Edinburgh International Film Festival

Day Watch (Dnevnoy Dozor) (2007)

Starring: Konstantin Khabensky, Mariya Poroshina, Vladimir Menshovm, Galina Tyunina, Viktor Verzhbitsky, Zhanna Friske, Dmitry Martynov, Valeri Zolotukhin, Akeksei Chadov, Nurzhuman Ikhtymbayey

Directed by: Timur Bekmambetov

Rating: 1 2 3 4

Day Watch is the sequel and concluding part to good vs evil epic Night Watch, the biggest thing to come out of Russia since Peter the Great.

Day Watch (Dnevnoy Dozor)

The film begins where Night Watch left off: Yegor (Dmitry Martynov), the son of Night Watchman Anton (Konstantin Khabensky) and a supremely powerful Great One, has chosen the Dark Side after discovering that his father tried to have him aborted before he was born. But the Light has a new ally, in the (now glamorous, non-bespectacled) form of trainee Svetlana (Mariya Poroshina), who is also a Great One. But Moscow ain't big enough for the both of them, and should the two ever meet, the truce between good and evil that's held for a thousand years will finally be broken, and a cosmic war will break out that could destroy humanity.

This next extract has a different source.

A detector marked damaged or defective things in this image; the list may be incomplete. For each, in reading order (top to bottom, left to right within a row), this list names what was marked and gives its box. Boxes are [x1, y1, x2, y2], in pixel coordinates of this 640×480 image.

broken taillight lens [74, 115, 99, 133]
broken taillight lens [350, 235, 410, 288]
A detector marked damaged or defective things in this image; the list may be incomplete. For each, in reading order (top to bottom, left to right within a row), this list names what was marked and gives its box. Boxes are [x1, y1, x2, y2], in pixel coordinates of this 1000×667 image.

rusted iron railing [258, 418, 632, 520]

Well, I say cosmic, but actually, like its predecessor, Day Watch places good and evil firmly on a mundane, human, almost parochial level. Lords of good and evil, Gesser (Vladimir Menshov) and Zavulon (Viktor Verzhbitsky) may have decamped from their high rises to a block of grim 1960s council offices and a swanky hotel, but otherwise, little has changed: the Night Watch are still patrolling the streets in grimy yellow rubbish trucks and hanging out in greasy spoons and neon-lit Chinese restaurants while the Day Watch are busy, er, preening themselves and practising the tango.

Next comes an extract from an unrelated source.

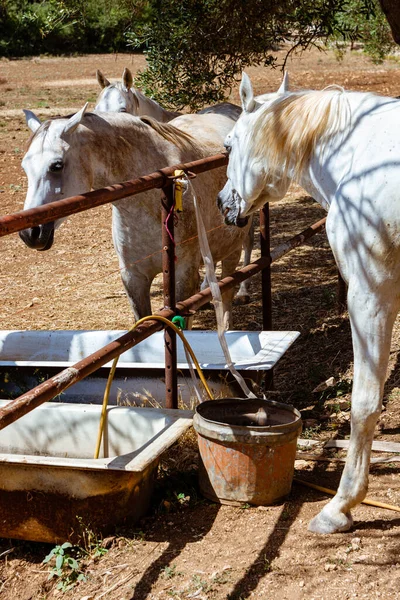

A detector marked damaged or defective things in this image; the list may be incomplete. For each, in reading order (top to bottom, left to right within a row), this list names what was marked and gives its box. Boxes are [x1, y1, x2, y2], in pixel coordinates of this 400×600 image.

rusty fence rail [0, 151, 334, 426]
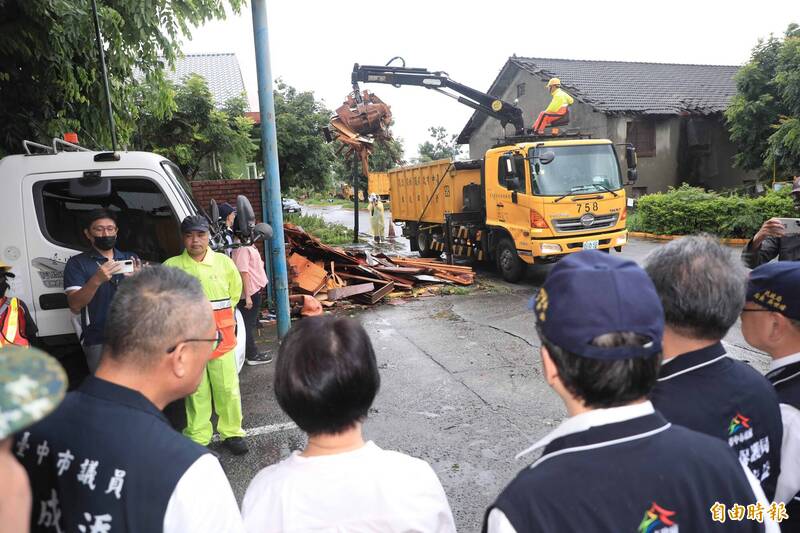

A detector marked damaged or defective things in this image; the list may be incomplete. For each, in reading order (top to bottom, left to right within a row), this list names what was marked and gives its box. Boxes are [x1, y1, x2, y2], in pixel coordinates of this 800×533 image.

damaged roof [460, 57, 740, 143]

Mariya Poroshina as Svetlana in Day Watch

But while Night Watch was relentlessly grubby and seedy, Day Watch is much more self-consciously cool, pimping the cast with fur coats, high-heeled boots and truckloads of cheap glittery bling and replacing the somewhat unconvincing CGI with action-packed, Bond-style car and motorbike chases and impressive stunts.

In one respect, it's hard to imagine that a war between these two sides could result in anything more cosmically significant than the Brixton riots. On the other hand, by placing the powers of good and evil so firmly within the realm of humankind, it firmly underscores our responsibility for our own actions. The characters in Day Watch are no plasticine playthings of the gods, but must make their own choices and pay the price for their mistakes – even if that price is death.

Sure, there's a lot in Day Watch that doesn't entirely make sense, and the ending is either the biggest cop out ever, an Akira-style solution to the budget running out, or an absolutely perfect, supremely satisfying conclusion to the series - personally, I opt for the latter. There's so much frenetic action rocketing around the screen that it's easy to miss a few subtitles and realise you're suddenly lost, and, like Night Watch, it would certainly benefit from a repeat viewing. But, thanks to an absorbing plot, strong characterisation and a marvellous 'bodyswap' sequence that brings the whole film to light with comedic potential, I'd definitely be up for that.